▶ [Exercise goal] The lines you return must be all those in the data that hold the string "class".

▶ [Records for this task]

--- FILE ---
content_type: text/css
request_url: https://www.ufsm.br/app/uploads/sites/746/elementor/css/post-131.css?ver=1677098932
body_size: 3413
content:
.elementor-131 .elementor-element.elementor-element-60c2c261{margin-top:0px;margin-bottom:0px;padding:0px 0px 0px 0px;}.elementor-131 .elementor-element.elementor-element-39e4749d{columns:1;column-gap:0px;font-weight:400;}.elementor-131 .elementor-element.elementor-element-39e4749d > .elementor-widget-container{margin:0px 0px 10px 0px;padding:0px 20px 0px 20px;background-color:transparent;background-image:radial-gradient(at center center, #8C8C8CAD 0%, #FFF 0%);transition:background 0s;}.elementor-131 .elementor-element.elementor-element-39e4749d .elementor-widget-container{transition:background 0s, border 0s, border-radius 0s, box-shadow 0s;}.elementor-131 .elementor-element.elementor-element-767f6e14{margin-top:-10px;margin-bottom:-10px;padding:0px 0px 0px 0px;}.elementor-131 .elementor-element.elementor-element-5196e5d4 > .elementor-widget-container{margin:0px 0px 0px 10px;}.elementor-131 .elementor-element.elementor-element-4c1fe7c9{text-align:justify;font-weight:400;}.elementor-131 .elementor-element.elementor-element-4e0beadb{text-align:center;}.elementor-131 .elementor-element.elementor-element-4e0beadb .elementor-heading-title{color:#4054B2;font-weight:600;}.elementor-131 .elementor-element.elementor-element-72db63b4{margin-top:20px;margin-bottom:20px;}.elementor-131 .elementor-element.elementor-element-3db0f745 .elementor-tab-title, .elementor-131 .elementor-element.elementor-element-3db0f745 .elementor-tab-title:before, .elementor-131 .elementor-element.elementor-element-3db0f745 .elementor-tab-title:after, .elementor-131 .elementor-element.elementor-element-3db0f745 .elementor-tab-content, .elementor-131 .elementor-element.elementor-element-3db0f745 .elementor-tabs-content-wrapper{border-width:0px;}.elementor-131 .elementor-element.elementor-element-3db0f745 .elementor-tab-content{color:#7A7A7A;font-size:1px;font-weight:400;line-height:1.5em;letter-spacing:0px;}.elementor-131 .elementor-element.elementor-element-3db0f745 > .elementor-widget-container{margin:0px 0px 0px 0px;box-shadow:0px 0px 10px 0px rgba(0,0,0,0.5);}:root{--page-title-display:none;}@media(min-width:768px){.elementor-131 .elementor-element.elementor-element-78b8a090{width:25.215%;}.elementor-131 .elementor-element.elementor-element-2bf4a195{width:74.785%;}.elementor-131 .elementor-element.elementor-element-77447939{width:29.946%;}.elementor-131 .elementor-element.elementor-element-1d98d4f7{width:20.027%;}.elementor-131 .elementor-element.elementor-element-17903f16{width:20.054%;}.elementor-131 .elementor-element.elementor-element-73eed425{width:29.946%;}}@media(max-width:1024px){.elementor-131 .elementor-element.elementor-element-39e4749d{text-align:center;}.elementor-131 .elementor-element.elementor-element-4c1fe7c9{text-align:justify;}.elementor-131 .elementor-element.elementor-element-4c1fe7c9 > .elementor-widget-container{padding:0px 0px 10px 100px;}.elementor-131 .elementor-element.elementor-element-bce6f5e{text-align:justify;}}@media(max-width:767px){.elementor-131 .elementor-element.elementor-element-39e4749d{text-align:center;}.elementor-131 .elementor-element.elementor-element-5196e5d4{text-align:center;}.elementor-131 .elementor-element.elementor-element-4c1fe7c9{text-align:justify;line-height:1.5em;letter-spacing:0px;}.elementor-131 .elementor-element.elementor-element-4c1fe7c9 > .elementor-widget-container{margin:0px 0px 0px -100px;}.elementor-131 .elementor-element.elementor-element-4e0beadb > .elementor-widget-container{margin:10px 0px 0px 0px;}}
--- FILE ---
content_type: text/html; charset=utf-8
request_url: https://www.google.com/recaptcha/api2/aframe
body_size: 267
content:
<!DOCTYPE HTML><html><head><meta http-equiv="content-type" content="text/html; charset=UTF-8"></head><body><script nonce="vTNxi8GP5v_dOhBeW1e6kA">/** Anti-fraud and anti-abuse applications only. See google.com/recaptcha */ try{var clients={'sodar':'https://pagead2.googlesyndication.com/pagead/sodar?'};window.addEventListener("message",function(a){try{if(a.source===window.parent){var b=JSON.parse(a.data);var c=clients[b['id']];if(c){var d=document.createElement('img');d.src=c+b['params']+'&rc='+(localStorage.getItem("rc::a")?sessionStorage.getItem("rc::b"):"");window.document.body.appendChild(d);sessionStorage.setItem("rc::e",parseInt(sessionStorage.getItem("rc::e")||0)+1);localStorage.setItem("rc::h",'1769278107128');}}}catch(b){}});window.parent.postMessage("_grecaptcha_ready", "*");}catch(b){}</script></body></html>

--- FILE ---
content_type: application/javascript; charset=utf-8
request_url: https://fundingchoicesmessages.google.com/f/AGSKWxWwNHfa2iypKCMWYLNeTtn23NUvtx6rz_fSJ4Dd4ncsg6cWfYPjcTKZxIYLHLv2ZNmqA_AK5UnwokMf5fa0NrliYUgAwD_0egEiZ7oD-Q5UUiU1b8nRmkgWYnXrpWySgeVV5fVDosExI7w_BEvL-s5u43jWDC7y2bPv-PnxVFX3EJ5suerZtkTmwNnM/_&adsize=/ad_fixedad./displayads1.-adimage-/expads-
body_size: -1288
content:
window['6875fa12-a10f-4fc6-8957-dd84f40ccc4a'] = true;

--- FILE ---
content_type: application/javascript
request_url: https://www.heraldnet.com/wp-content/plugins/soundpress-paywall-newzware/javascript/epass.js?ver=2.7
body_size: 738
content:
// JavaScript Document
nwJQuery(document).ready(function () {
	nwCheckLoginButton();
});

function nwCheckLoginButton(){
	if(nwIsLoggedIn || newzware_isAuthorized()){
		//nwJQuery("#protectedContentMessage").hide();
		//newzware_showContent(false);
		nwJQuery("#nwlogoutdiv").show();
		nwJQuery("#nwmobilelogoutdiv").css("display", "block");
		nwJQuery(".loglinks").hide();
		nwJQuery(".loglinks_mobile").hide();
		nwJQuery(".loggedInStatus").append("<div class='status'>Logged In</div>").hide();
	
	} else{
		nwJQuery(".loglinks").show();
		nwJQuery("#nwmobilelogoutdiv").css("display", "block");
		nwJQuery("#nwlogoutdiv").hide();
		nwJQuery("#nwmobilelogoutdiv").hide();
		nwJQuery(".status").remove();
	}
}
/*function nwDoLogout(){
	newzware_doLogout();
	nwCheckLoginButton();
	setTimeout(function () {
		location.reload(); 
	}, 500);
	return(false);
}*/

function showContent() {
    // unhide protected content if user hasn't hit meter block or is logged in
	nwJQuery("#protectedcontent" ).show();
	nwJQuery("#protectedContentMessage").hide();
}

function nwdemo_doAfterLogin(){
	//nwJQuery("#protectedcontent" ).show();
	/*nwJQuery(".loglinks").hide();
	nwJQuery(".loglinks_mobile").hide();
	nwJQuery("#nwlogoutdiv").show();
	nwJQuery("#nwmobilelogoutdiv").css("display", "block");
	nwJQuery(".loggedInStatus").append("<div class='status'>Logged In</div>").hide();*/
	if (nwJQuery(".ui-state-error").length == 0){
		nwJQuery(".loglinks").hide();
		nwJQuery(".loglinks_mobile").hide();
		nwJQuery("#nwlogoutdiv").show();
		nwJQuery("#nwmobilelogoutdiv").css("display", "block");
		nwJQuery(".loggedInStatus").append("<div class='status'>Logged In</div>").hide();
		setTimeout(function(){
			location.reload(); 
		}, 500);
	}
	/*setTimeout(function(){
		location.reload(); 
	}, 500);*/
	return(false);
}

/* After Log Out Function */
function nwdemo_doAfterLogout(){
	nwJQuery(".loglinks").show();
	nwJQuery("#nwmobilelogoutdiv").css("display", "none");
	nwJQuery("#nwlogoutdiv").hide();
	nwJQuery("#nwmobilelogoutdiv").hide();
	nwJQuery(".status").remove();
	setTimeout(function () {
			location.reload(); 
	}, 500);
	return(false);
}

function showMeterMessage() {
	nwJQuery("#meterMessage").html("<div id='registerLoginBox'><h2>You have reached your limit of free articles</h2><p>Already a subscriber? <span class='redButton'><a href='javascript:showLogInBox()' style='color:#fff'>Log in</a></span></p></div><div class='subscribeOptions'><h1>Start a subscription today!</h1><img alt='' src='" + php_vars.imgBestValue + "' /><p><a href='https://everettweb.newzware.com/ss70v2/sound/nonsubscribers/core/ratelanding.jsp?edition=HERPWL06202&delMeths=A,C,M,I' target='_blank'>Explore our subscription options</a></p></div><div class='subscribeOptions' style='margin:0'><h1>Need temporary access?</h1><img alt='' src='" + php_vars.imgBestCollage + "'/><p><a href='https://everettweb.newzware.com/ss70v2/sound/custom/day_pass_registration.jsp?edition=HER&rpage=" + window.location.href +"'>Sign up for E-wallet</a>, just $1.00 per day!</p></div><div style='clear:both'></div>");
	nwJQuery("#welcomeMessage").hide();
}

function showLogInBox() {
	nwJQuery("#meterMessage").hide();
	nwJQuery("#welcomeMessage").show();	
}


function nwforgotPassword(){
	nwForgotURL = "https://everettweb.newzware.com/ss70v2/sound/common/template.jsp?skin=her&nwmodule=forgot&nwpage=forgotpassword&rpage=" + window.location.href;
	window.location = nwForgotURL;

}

▶ [Expected answer]
		nwJQuery(".loggedInStatus").append("<div class='status'>Logged In</div>").hide();
	nwJQuery(".loggedInStatus").append("<div class='status'>Logged In</div>").hide();*/
		nwJQuery(".loggedInStatus").append("<div class='status'>Logged In</div>").hide();
	nwJQuery("#meterMessage").html("<div id='registerLoginBox'><h2>You have reached your limit of free articles</h2><p>Already a subscriber? <span class='redButton'><a href='javascript:showLogInBox()' style='color:#fff'>Log in</a></span></p></div><div class='subscribeOptions'><h1>Start a subscription today!</h1><img alt='' src='" + php_vars.imgBestValue + "' /><p><a href='https://everettweb.newzware.com/ss70v2/sound/nonsubscribers/core/ratelanding.jsp?edition=HERPWL06202&delMeths=A,C,M,I' target='_blank'>Explore our subscription options</a></p></div><div class='subscribeOptions' style='margin:0'><h1>Need temporary access?</h1><img alt='' src='" + php_vars.imgBestCollage + "'/><p><a href='https://everettweb.newzware.com/ss70v2/sound/custom/day_pass_registration.jsp?edition=HER&rpage=" + window.location.href +"'>Sign up for E-wallet</a>, just $1.00 per day!</p></div><div style='clear:both'></div>");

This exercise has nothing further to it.